A primeira não importa agora para a economia deste texto, mas apela à ideia, muito contrária ao que vou percebendo do espírito luso, de que as regras (boas e bem feitas) simplificam e melhoram a nossa vida, libertando-nos de chatices, de perdas de tempo, e, por isso, dando-nos liberdade para fazer coisas que nos dão prazer e felicidade. Mas é a segunda dimensão que me interessa aqui: as regras limitam. Pessoas que gostam de regras, que gostam verdadeiramente de regras, não se bastam em ter nas regras a sua zona de conforto. Elas gostam de regras porque sabem que as regras traçam a fronteira entre a civilização e a barbárie, entre o conhecido e construído e o desconhecido e por construir, entre a luz e as trevas. Isto, ao contrário do que possa parecer não serve (embora já tenha servido no passado a pessoas sinistras) para defender a obediência cega no direito. Serve, exactamente ao contrário, para nos fazer perceber que as regras só podem servir para o que foram criadas e que não abarcam tudo. O Direito não faz milagres. Há mundo para além das regras e nesse mundo não faz sentido apelarmos para elas. Pelo contrário, é errado, é injusto.
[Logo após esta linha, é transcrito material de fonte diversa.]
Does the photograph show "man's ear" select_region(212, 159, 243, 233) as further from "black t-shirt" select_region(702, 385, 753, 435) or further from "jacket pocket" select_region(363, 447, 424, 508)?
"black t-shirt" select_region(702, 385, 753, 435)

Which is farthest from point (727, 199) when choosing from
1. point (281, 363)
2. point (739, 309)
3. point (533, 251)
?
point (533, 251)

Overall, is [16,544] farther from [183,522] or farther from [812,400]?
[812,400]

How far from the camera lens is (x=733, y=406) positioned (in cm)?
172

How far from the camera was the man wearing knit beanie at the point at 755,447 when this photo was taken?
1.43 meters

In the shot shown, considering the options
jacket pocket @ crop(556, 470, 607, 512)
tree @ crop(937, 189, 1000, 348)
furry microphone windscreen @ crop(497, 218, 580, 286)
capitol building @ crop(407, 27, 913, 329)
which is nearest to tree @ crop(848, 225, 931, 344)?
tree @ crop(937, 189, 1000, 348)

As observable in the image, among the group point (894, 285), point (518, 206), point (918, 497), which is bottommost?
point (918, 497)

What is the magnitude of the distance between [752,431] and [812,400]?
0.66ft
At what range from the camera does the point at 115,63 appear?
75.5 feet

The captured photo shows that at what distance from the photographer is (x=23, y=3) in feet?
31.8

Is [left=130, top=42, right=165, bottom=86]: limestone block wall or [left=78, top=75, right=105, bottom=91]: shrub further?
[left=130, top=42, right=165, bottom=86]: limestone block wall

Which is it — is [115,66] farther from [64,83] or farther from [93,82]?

Nestes momentos, do fim do direito, do fim das regras por confronto com situações para as quais não há regras, há que ter a coragem de parar e pensar numa solução, de acordo com valores. Como no princípio dos tempos, é sobre valores que as regras se constroem e é, por isso, a eles que temos que regressar quando somos confrontados com situações para as quais as regras que temos não servem. Há aqui qualquer coisa do jovem Wittgenstein, quando separava o mundo entre aquilo que conseguimos pensar e dizer e o que não conseguimos pensar (Tr 5.6). O mesmo com as regras: não faz sentido querer aplicar regras a situações para as quais elas não foram pensadas. Há que primeiro pensar nas novas situações e então criar novas regras.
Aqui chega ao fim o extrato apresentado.